Revise the records by changing every "alloy wheel" to "wheel rim" and leaving all else unchanged. Begin at the line that has "Is fallen leaf, located" and continue through the end of the records.
[DATA SHOWN start]
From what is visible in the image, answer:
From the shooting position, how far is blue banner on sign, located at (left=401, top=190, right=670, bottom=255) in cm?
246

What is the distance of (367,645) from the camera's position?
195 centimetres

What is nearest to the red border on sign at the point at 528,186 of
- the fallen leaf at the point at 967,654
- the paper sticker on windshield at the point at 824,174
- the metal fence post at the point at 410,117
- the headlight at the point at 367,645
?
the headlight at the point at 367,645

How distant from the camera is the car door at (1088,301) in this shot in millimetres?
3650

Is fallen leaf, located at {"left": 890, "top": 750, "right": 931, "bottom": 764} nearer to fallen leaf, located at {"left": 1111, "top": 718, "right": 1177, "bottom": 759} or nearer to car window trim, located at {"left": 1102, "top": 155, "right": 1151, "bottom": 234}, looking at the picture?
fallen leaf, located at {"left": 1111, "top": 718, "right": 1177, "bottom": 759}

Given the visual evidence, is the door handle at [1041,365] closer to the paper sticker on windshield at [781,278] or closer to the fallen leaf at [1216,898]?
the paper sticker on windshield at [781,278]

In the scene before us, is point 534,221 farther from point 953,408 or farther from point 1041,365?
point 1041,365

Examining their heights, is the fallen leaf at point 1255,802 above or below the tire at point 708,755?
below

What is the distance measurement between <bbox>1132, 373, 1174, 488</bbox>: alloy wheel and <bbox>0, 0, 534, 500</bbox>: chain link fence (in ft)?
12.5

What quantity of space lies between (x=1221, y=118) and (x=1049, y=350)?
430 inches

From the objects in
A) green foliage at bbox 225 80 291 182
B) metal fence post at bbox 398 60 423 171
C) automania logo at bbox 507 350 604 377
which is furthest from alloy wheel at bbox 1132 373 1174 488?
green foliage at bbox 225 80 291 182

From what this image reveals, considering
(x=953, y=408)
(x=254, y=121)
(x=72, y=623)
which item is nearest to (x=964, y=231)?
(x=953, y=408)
[DATA SHOWN end]
▶ [OUTPUT FOR THIS EXERCISE]
Is fallen leaf, located at {"left": 890, "top": 750, "right": 931, "bottom": 764} nearer to fallen leaf, located at {"left": 1111, "top": 718, "right": 1177, "bottom": 759} or nearer to car window trim, located at {"left": 1102, "top": 155, "right": 1151, "bottom": 234}, looking at the picture?
fallen leaf, located at {"left": 1111, "top": 718, "right": 1177, "bottom": 759}

Given the visual evidence, is the door handle at [1041,365] closer to the paper sticker on windshield at [781,278] or closer to the fallen leaf at [1216,898]?
the paper sticker on windshield at [781,278]

In the scene before us, is point 534,221 farther from point 953,408 or farther from point 1041,365?
point 1041,365

Examining their heights, is the fallen leaf at point 1255,802 above or below the tire at point 708,755?
below

What is the distance measurement between <bbox>1132, 373, 1174, 488</bbox>: wheel rim and <bbox>0, 0, 534, 500</bbox>: chain link fence (in ft)?
12.5

What quantity of space lies between (x=1221, y=118) and (x=1049, y=350)?
430 inches

From the objects in
A) green foliage at bbox 225 80 291 182
B) metal fence post at bbox 398 60 423 171
C) automania logo at bbox 507 350 604 377
which is furthest from wheel rim at bbox 1132 373 1174 488?
green foliage at bbox 225 80 291 182

From what this image reveals, considering
(x=953, y=408)
(x=254, y=121)
(x=72, y=623)
which item is nearest to (x=964, y=231)?
(x=953, y=408)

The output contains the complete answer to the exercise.